**Required work**
Could you change every "bare brown soil" to "exposed dirt" in the rows below and leave everything else as it is?

##### Given data #####

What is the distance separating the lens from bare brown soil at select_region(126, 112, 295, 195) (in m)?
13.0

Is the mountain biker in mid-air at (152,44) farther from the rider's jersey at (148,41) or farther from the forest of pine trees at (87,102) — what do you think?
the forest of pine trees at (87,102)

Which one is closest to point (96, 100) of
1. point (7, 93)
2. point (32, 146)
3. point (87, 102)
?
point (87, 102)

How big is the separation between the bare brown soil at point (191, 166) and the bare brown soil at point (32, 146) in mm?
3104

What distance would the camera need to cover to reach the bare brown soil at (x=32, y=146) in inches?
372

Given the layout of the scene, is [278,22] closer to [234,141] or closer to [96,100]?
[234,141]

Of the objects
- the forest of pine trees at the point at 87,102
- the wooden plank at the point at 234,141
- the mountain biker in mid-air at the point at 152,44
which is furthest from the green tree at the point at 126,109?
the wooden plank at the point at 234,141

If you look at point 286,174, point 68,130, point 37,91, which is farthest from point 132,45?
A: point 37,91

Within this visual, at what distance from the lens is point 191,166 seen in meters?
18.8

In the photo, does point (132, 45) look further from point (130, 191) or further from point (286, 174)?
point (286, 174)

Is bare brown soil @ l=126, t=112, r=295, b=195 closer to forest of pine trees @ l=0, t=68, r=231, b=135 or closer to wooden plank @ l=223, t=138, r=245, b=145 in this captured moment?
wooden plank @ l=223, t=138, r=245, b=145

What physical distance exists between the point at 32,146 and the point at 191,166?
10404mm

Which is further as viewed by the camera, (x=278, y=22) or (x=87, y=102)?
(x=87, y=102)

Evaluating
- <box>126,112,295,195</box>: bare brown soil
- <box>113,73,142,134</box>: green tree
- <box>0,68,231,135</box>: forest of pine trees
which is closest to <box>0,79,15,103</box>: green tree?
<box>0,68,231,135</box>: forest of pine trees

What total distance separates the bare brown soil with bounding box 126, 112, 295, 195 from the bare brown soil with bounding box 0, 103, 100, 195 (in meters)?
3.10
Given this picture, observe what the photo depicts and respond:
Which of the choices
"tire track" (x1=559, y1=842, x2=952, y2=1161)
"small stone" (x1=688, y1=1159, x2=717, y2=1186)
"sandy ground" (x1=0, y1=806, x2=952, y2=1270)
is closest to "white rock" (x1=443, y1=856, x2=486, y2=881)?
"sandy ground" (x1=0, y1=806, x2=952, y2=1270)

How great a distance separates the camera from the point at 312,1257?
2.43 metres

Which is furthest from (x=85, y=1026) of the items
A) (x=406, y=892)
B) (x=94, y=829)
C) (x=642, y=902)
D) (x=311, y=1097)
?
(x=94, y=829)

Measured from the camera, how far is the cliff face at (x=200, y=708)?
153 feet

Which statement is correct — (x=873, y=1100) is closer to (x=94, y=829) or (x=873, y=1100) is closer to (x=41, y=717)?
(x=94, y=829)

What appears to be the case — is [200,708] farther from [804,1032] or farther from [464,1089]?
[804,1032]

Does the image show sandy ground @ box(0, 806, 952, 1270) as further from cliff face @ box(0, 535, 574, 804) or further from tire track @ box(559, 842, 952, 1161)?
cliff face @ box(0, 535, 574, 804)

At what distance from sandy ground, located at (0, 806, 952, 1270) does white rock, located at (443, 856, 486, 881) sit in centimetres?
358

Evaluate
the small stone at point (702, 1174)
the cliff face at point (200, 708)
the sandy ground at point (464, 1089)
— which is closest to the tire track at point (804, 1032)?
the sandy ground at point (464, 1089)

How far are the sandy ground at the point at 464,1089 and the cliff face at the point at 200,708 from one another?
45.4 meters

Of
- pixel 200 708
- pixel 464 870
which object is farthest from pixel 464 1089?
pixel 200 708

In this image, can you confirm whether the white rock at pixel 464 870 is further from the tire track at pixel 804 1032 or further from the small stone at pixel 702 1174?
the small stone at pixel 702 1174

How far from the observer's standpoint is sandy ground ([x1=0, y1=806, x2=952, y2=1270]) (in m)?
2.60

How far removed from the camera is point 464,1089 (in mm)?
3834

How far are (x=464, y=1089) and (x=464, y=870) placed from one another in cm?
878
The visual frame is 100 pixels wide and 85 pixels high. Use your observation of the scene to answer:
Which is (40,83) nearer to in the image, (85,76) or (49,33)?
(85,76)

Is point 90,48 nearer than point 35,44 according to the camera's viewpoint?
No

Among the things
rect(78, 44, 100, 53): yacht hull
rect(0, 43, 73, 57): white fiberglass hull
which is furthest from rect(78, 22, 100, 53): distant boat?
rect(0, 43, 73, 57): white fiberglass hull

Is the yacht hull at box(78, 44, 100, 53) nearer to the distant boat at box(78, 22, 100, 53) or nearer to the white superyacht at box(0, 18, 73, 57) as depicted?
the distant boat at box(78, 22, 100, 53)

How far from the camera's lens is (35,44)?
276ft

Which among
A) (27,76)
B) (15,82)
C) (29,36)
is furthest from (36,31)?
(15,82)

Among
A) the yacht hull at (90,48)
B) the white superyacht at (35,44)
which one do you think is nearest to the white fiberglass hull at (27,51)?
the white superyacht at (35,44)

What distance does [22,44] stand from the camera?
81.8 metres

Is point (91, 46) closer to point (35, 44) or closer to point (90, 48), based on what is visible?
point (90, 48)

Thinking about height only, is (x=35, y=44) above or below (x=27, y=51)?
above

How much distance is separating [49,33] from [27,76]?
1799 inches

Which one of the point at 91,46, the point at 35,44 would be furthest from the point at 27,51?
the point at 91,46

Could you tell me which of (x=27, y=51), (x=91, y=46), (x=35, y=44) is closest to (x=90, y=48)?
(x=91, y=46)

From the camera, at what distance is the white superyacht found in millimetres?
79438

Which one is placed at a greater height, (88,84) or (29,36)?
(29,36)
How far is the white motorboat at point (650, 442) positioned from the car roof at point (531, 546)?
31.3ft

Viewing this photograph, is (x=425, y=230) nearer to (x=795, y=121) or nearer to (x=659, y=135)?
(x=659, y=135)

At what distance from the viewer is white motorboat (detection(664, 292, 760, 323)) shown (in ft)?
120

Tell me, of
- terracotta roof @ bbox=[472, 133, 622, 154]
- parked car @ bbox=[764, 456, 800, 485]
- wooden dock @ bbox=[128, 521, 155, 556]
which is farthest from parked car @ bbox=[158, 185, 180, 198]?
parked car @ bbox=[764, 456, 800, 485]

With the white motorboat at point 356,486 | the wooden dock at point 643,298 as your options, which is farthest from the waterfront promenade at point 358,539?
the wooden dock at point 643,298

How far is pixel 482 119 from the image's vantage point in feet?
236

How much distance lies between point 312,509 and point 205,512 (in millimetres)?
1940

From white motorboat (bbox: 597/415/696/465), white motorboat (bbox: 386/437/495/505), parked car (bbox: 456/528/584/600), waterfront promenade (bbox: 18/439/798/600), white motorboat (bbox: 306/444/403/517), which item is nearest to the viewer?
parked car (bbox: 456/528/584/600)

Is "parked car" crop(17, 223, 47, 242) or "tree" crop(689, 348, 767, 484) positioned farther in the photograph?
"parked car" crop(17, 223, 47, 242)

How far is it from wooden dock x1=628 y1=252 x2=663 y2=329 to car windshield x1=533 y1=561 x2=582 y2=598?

#####

**Solution for this problem**
What is the distance separating the lens from exposed dirt at select_region(126, 112, 295, 195) (in m)?
13.0

Is the mountain biker in mid-air at (152,44) farther from the rider's jersey at (148,41) or farther from the forest of pine trees at (87,102) — what do you think?
the forest of pine trees at (87,102)

Which one is closest to point (96, 100) of
1. point (7, 93)
2. point (32, 146)
3. point (87, 102)
?
point (87, 102)

How big is the separation between the exposed dirt at point (191, 166) and the exposed dirt at point (32, 146) in mm?
3104

What distance would the camera need to cover to reach the exposed dirt at (x=32, y=146) in inches?
372

Given the layout of the scene, is [278,22] closer to [234,141] or closer to [96,100]?
[234,141]

Of the objects
- the forest of pine trees at the point at 87,102
- the wooden plank at the point at 234,141
- the mountain biker in mid-air at the point at 152,44
which is furthest from the green tree at the point at 126,109?
the wooden plank at the point at 234,141

If you look at point 286,174, point 68,130, point 37,91, which is farthest from point 132,45?
A: point 37,91

Within this visual, at what distance from the lens is point 191,166 seen in meters?
18.8

In the photo, does point (132, 45) look further from point (130, 191) or further from point (286, 174)?
point (286, 174)

Is exposed dirt @ l=126, t=112, r=295, b=195 closer to forest of pine trees @ l=0, t=68, r=231, b=135 or closer to wooden plank @ l=223, t=138, r=245, b=145 in this captured moment?
wooden plank @ l=223, t=138, r=245, b=145

What physical distance exists between the point at 32,146 and the point at 191,166?
10404mm

Which is further as viewed by the camera, (x=278, y=22) or (x=87, y=102)?
(x=87, y=102)

Evaluating
- <box>126,112,295,195</box>: exposed dirt
- <box>113,73,142,134</box>: green tree
- <box>0,68,231,135</box>: forest of pine trees
which is closest to <box>0,79,15,103</box>: green tree?
<box>0,68,231,135</box>: forest of pine trees

What total distance separates the exposed dirt with bounding box 126, 112, 295, 195 from the exposed dirt with bounding box 0, 103, 100, 195 (in meters)?
3.10
Given this picture, observe what the photo depicts and respond:
Which of the choices
"tire track" (x1=559, y1=842, x2=952, y2=1161)
"small stone" (x1=688, y1=1159, x2=717, y2=1186)
"sandy ground" (x1=0, y1=806, x2=952, y2=1270)
is closest to "white rock" (x1=443, y1=856, x2=486, y2=881)?
"sandy ground" (x1=0, y1=806, x2=952, y2=1270)

How great a distance separates the camera from the point at 312,1257?
2.43 metres

Which is furthest from (x=85, y=1026) of the items
A) (x=406, y=892)
B) (x=94, y=829)
C) (x=642, y=902)
D) (x=311, y=1097)
?
(x=94, y=829)

Measured from the camera, how far is the cliff face at (x=200, y=708)?
153 feet

Which statement is correct — (x=873, y=1100) is closer to (x=94, y=829) or (x=873, y=1100) is closer to (x=41, y=717)?
(x=94, y=829)

What appears to be the case — is [200,708] farther from [804,1032] or farther from [464,1089]?
[804,1032]

Does the image show sandy ground @ box(0, 806, 952, 1270) as further from cliff face @ box(0, 535, 574, 804) or further from tire track @ box(559, 842, 952, 1161)?
cliff face @ box(0, 535, 574, 804)

At what distance from sandy ground, located at (0, 806, 952, 1270) does white rock, located at (443, 856, 486, 881) sit in centimetres?
358

Evaluate
the small stone at point (702, 1174)
the cliff face at point (200, 708)
the sandy ground at point (464, 1089)
— which is closest to the tire track at point (804, 1032)?
the sandy ground at point (464, 1089)

How far are the sandy ground at the point at 464,1089 and the cliff face at the point at 200,708 from one another?
45.4 meters

Of
- pixel 200 708
- pixel 464 870
which object is farthest from pixel 464 1089?
pixel 200 708

In this image, can you confirm whether the white rock at pixel 464 870 is further from the tire track at pixel 804 1032 or further from the small stone at pixel 702 1174?
the small stone at pixel 702 1174

How far from the observer's standpoint is sandy ground ([x1=0, y1=806, x2=952, y2=1270]) (in m)?
2.60

How far removed from the camera is point 464,1089 (in mm)?
3834

How far are (x=464, y=1089) and (x=464, y=870) placed from one another in cm?
878
The visual frame is 100 pixels wide and 85 pixels high. Use your observation of the scene to answer:
Which is (40,83) nearer to in the image, (85,76) or (49,33)?
(85,76)

Is point 90,48 nearer than point 35,44 according to the camera's viewpoint?
No

Among the things
rect(78, 44, 100, 53): yacht hull
rect(0, 43, 73, 57): white fiberglass hull
which is furthest from rect(78, 22, 100, 53): distant boat?
rect(0, 43, 73, 57): white fiberglass hull

Is the yacht hull at box(78, 44, 100, 53) nearer to the distant boat at box(78, 22, 100, 53) or nearer to the white superyacht at box(0, 18, 73, 57) as depicted?
the distant boat at box(78, 22, 100, 53)

How far from the camera's lens is (35,44)?
276ft

Which among
A) (27,76)
B) (15,82)
C) (29,36)
is furthest from (36,31)?
(15,82)

Among
A) the yacht hull at (90,48)
B) the white superyacht at (35,44)
which one do you think is nearest to the white fiberglass hull at (27,51)?
the white superyacht at (35,44)

What distance does [22,44] stand from the camera?
81.8 metres

Is point (91, 46) closer to point (35, 44) or closer to point (90, 48), based on what is visible?
point (90, 48)

Thinking about height only, is (x=35, y=44) above or below (x=27, y=51)?
above

How much distance is separating [49,33] from [27,76]?
1799 inches

Which one of the point at 91,46, the point at 35,44 would be furthest from the point at 27,51?
the point at 91,46

Could you tell me which of (x=27, y=51), (x=91, y=46), (x=35, y=44) is closest to (x=90, y=48)?
(x=91, y=46)

From the camera, at what distance is the white superyacht found in millimetres?
79438

Which one is placed at a greater height, (88,84) or (29,36)?
(29,36)
How far is the white motorboat at point (650, 442) positioned from the car roof at point (531, 546)?
31.3ft

Viewing this photograph, is (x=425, y=230) nearer to (x=795, y=121) or nearer to (x=659, y=135)?
(x=659, y=135)

At what distance from the viewer is white motorboat (detection(664, 292, 760, 323)) shown (in ft)?
120

Tell me, of
- terracotta roof @ bbox=[472, 133, 622, 154]
- parked car @ bbox=[764, 456, 800, 485]
- wooden dock @ bbox=[128, 521, 155, 556]
which is farthest from parked car @ bbox=[158, 185, 180, 198]?
parked car @ bbox=[764, 456, 800, 485]

With the white motorboat at point 356,486 | the wooden dock at point 643,298 as your options, which is farthest from the waterfront promenade at point 358,539?
the wooden dock at point 643,298

How far is pixel 482 119 from the image's vantage point in feet?
236

How much distance lies between point 312,509 and point 205,512 (in millimetres)?
1940

From white motorboat (bbox: 597/415/696/465), white motorboat (bbox: 386/437/495/505), parked car (bbox: 456/528/584/600), waterfront promenade (bbox: 18/439/798/600), white motorboat (bbox: 306/444/403/517), which item is nearest to the viewer?
parked car (bbox: 456/528/584/600)

Is "parked car" crop(17, 223, 47, 242) or "tree" crop(689, 348, 767, 484) positioned farther in the photograph?
"parked car" crop(17, 223, 47, 242)

How far is it from wooden dock x1=628 y1=252 x2=663 y2=329 to car windshield x1=533 y1=561 x2=582 y2=598?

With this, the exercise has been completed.